Vaishnavi Sundar, who recently volunteered at The Banyan
“When I made up my mind to visit The Banyan this past Saturday I was excited and at the same time felt a pang of responsibility throbbing in my mind. It must not be a one-off frivolous act of sporadic kindness, I told myself. I wanted it to have some meaning, meaning so profound that only I could comprehend it.
With an amazing companion, a friend, a fantastic human – S, I travelled to The Banyan! We looked around a little bit but could not find the venue right away. Google maps then came to rescue – NOT; it guided us to the destination traversing myriad streets, almost circular in nature and indicated we have arrived. It was a cinematic moment, when we went past a few buildings and the voice said “your destination has arrived,” we only saw an empty land! Google has never failed to amaze me with its extraneous instructions. That’s when I got skittish and he my friend was reciprocating my restiveness.
Then we resorted to the hackneyed way, at least according to S, of asking around but there was hardly anyone in the vicinity. We went to a petty shop and asked the shopkeeper where “The Banyan” was. He looked clueless and so we said “it’s a home”. To my surprise, the taciturn shopkeeper asked us “Are you asking about the mental home?” He then guided us to the place which wasn’t actually very far from there!
When we reached, it was drizzling and the azure sky had turned grey and overcast! I instantly suddenly had a lump in my throat at the thought of what is was going to ensue.
The Banyan at Moggapair – Adaikalam
We were greeted by a friendly receptionist and were asked to wait at the reception so that she could try and give the volunteering coordinator a call. We were waiting and many residents were walking about, lying down and just sitting in the same room. There was an air of quiet resignation in the room.
Some of them were lost and aloof and some were voluble. I interacted with about 8 of them and each and everyone was quite pleased to have had a listener for themselves. I think it is these deeds, though they seem trivial, are the foundation of giving them a better life, a fulfilled life.

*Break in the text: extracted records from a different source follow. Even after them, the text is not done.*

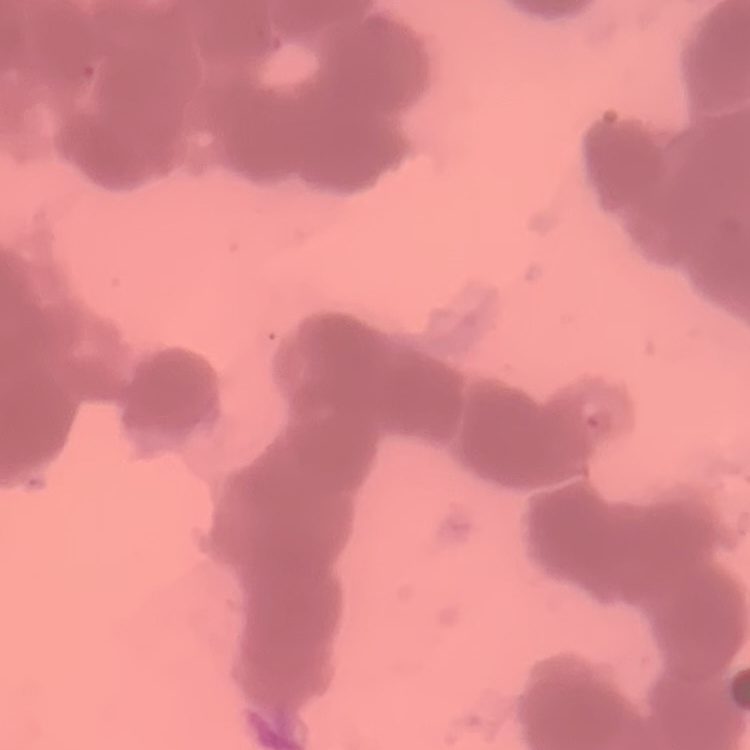
erythrocyte_morphology: rouleaux formation
preparation: thin blood smear
stain: Field's or Giemsa
image_type: square crop of a larger photomicrograph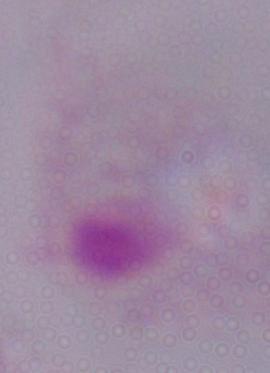
{
  "modality": "micrograph",
  "identification": "trichomonad",
  "magnification": "1000x"
}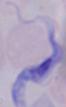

Of the lot, three refuse to get out of my mind. There was this petite, elderly resident who walked into the reception area clapping and singing some unfamiliar songs, possibly religious. She walked up to me and extended her hand that held a peeled orange, I only smiled at her and she carried on asking everyone else around me. She sat in front of me, still singing some songs. She asked me what my name was in Hindi and the only thought that immediately struck me was that she probably does not have company to have a friendly dialog in that language so I decided to jump at the opportunity. She told me about how Allah sings in her ears and she just mouths them, how her many siblings have settled in various parts of the country and so on. She seemed like a very compassionate person, offering people her oranges and making them sit next to her.
Then the extremely cheerful and vociferous friend arrived. She had a very pronounced folk accent. She was constantly telling me that I was beautiful and that I was the only who was more beautiful than herself in all of The Banyan. She was quite upfront in expressing her dislike towards my short hair and my ‘boyish’ appearance. She offered to take me to her house once she was okay, and promised to cook chicken as a treat. My hand was strongly holding hers and I was ecstatic when she offered to sing a whole Tamil song (Maya Machindra from the movie Indian) for us. I was moved, quivering mentally at how life can be quite unfortunate sometimes. She insisted that I should wear sarees and flowers and jewellery and what not! I readily agreed and we parted with my promise to visit again. She went away to enthuse more people!
While all this was happening, there was a face peering at me from outside the window. She constantly kept shifting positions to favour her view. I noticed her intent eyes quite clearly. I did not try to gesture to her as she was slightly afar and may not be able to see me. There were more people at the reception by then. Some hugging and holding me and asking about me, showering all the love that seemed suppressed. This lady then walked up close to me. I looked at her and smiled. She hid her face.. I extended my hand; she nodded gesturing a ‘NO’. I pointed the seat and gestured her to sit beside me – she nodded negative again. By then I had to attend a phone call and talk to the receptionist and I could not spot her again. After a while there she stood again, by the window with those intent eyes. I will remember to talk to her next time.
S and I then had some basic chores of colour coding the donated clothes and segregate them logically into wearable sets. After we were done we felt quite contented. We took off back home with an unsaid promise that we will be back here again soon.
They need more listeners, those lovely people. And they need friends. If you have the time and even if you have not, you should experience this to know what unconditional love really means. Give them your time as that’s all they need! And at the end of it, I promise that you will come out having gained a lot more than what you actually gave.”